在bash中将变量扩展为命令的一部分

Question

Is there any way to expand variables inside commands? It's hard for me to explain what I want to achieve, so I'll demonstrate it:

Let's say I have this construct:

var1="\${var2} -eq 7"

if [ ${var1} ]; do....

And the desired output is:

if [ ${var2} -eq 7 ]; do....

Now obviously that doesn't work, but how would I make something like this work?

Answer 1

You should use functions for this sort of thing. You can also use eval , but please don't.

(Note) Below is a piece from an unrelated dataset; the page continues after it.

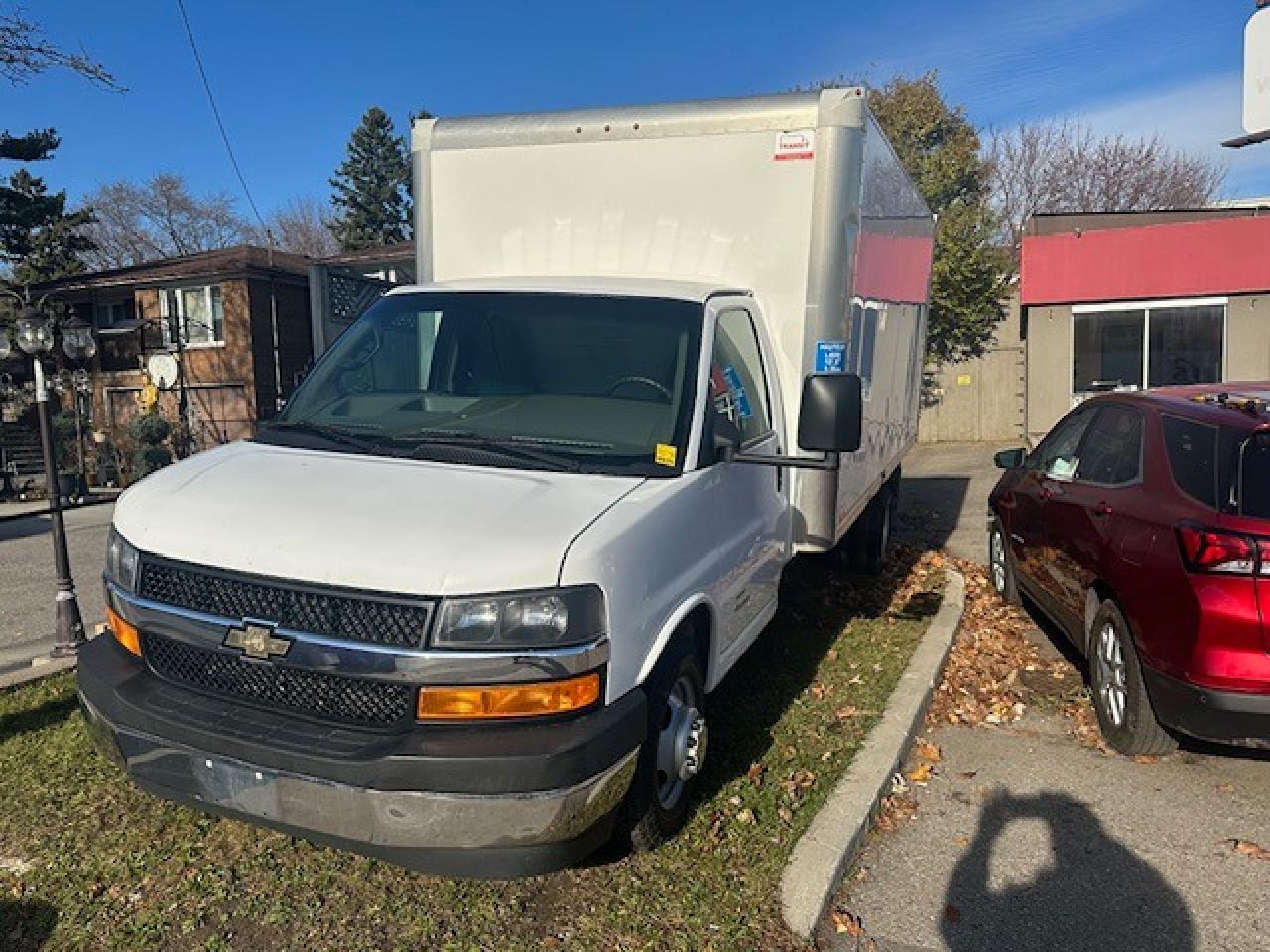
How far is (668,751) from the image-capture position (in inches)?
130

$ equalsSeven() (($1 == 7))
$ if equalsSeven 7; then echo Presto; fi
Presto

man bash , /Compound

Answer 2

For that, is evil eval :

var1="\${var2} -eq 7"
var2=7
if eval [ ${var1} ]; then
    echo var2 is 7
fi

Note that if ...; do if ...; do is invalid, after the if expression comes then , not do .

Answer 3

Since bash's numerical evaluation does actually expand variables (and, as a bonus, doesn't require them to be signaled with a $ ) you can achieve this in bash quite easily:

$ comparison='x==7'
$ x=7
$ if ((comparison)); then echo yup; else echo nope; fi
yup
$ x=8
$ if ((comparison)); then echo yup; else echo nope; fi
nope

This works because ((…)) and $((…)) are numerical contexts. So is the index of an array, and assignment to a variable declared as numeric. (However, this feature is almost as evil as eval . Avoid numeric evaluation of unchecked input.)